W Wałbrzychu około 300 mieszkań czeka na swoich przyszłych właścicieli. Mowa o lokalach do remontu, o które ubiegać mogą się wszyscy obywatele miasta spełniający wymogi stawiane przez gminę.
Wnioskodawca zainteresowany mieszkaniem, po urzędowej weryfikacji, wypełnia ankietę. Na jej podstawie przedstawiciele Wydziału Infrastruktury Miasta Urzędu Miejskiego w Wałbrzychu przyznają punkty, a ich liczba decyduje o miejscu na liście oczekujących na przydział lokalu.
- Jest szybsza szansa otrzymania mieszkania, gdyż lista lokali do remontu wywieszana jest raz w miesiącu i ten nabór raz w miesiącu się odbywa. To skutkuje również rozwiązaniem problemów gminy. Mieszkania nie stoją puste i nie są zajmowane nielegalnie. Skoro gmina nie ma środków na remont tych lokali, powierza je lokatorom i w perspektywie czasu system ten sprawdza się - mówi Mirosław Bartolik, zastępca prezydenta Wałbrzycha.

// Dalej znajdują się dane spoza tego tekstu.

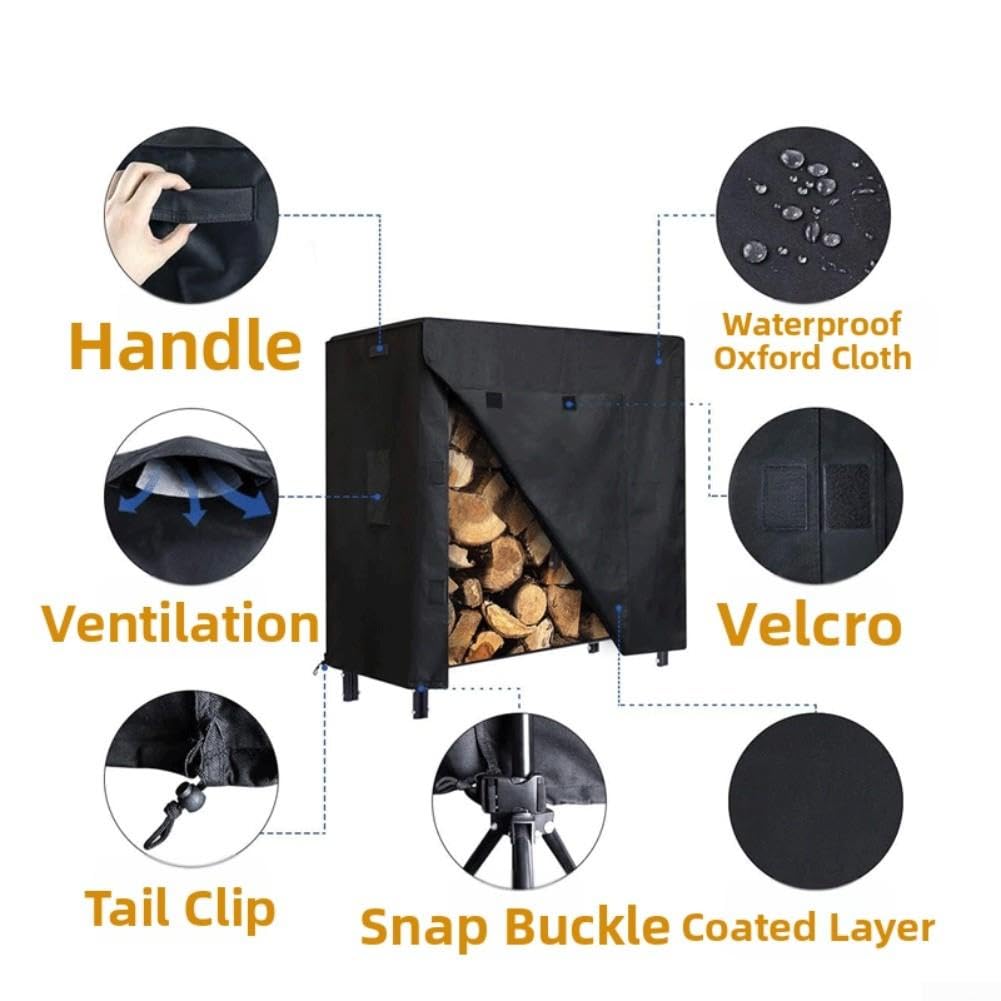 Cover Legna con Ventilazione Laterale Anti-Muffa Cover Legna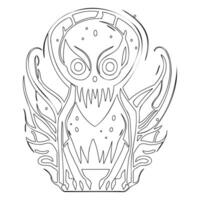 Monster alien outline illustration sketch vector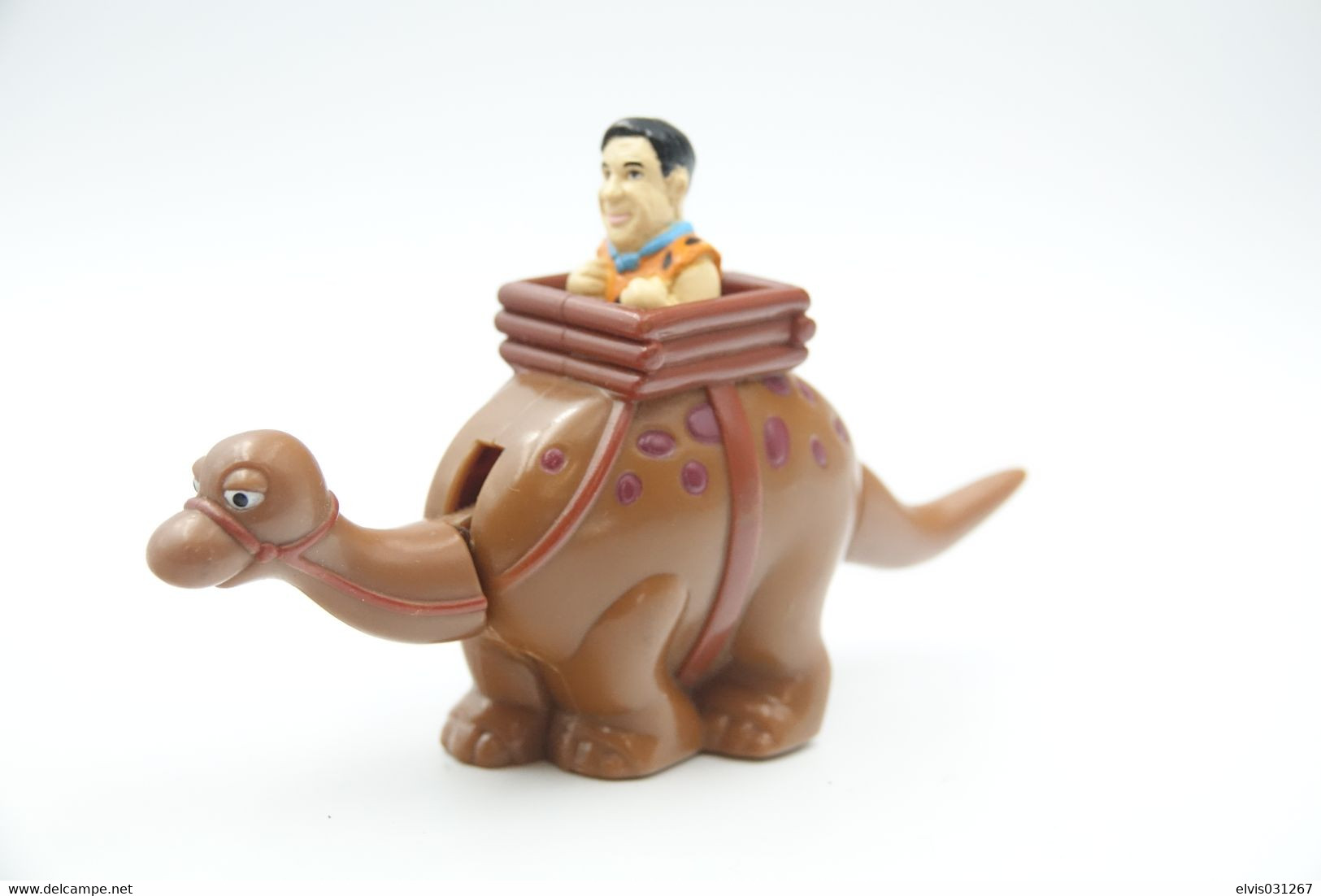 Vintage MC DONALDS HAPPY MEAL : 1993 -  The Flintstones Fred In Bronto Crane - Retro - Donald Mcdonalds - Figuren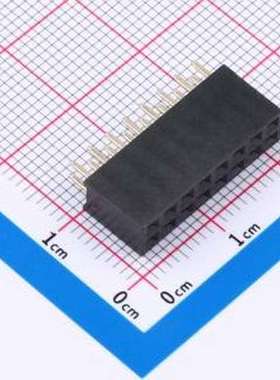 HDGCPH2.54-PZS-2X8 排母 2x8P 间距:2.54mm 直插 插件,P=2.54mm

O przydział mieszkania do remontu we własnym zakresie nie jest łatwo. Wałbrzyszanie, którzy długo starają się o własne cztery kąty - poprzez ścieżkę przyjętą przez Urząd Miejski w Wałbrzychu - narzekają, że wprowadzony system nie jest wystarczająco dobry, a jakość oferowanych przez gminę lokali często pozostawia wiele do życzenia.
- O mieszkanie jest bardzo ciężko. A jeżeli już są jakieś lokale, to są w okropnym stanie, do wyremontowania. Jest wiele ładnych mieszkań, ale nikt nie może z nich skorzystać, no i z punktami też jest bardzo ciężko – przekonuje Katarzyna Brzezińska, która stara się o lokal do remontu od 2004 roku.
- Lokale na Nowym Mieście są w tragicznym stanie. Ten w budynku przy ulicy Wyzwolenia jest o wiele większy, z drugiej jednak strony trzeba włożyć w jego remont dwa razy więcej pieniędzy i tak koło się zamyka – komentuje Bogusław Janowiec, mieszkaniec Wałbrzycha.
Wśród lokali przeznaczonych do remontu znajdują się między innymi takie, jak te w budynku przy ulicy Tunelowej w Wałbrzychu, które można wyremontować w miarę szybko i za nieduże pieniądze. Niestety, zdaniem osób od wielu lat starających się o nowe lokum, takie okazje zdarzają się niezwykle rzadko.
- Rzeczywiście tak jest, ponieważ ten projekt nie jest nowy, ponieważ realizujemy go od dobrych kilku lat. Pewna pula najlepszych mieszkań została już rozdysponowana. Dzisiaj zostaje tylko resztkowa substancja i tu rzeczywiście remonty wymagają większych nakładów pieniężnych – tłumaczy Mirosław Bartolik.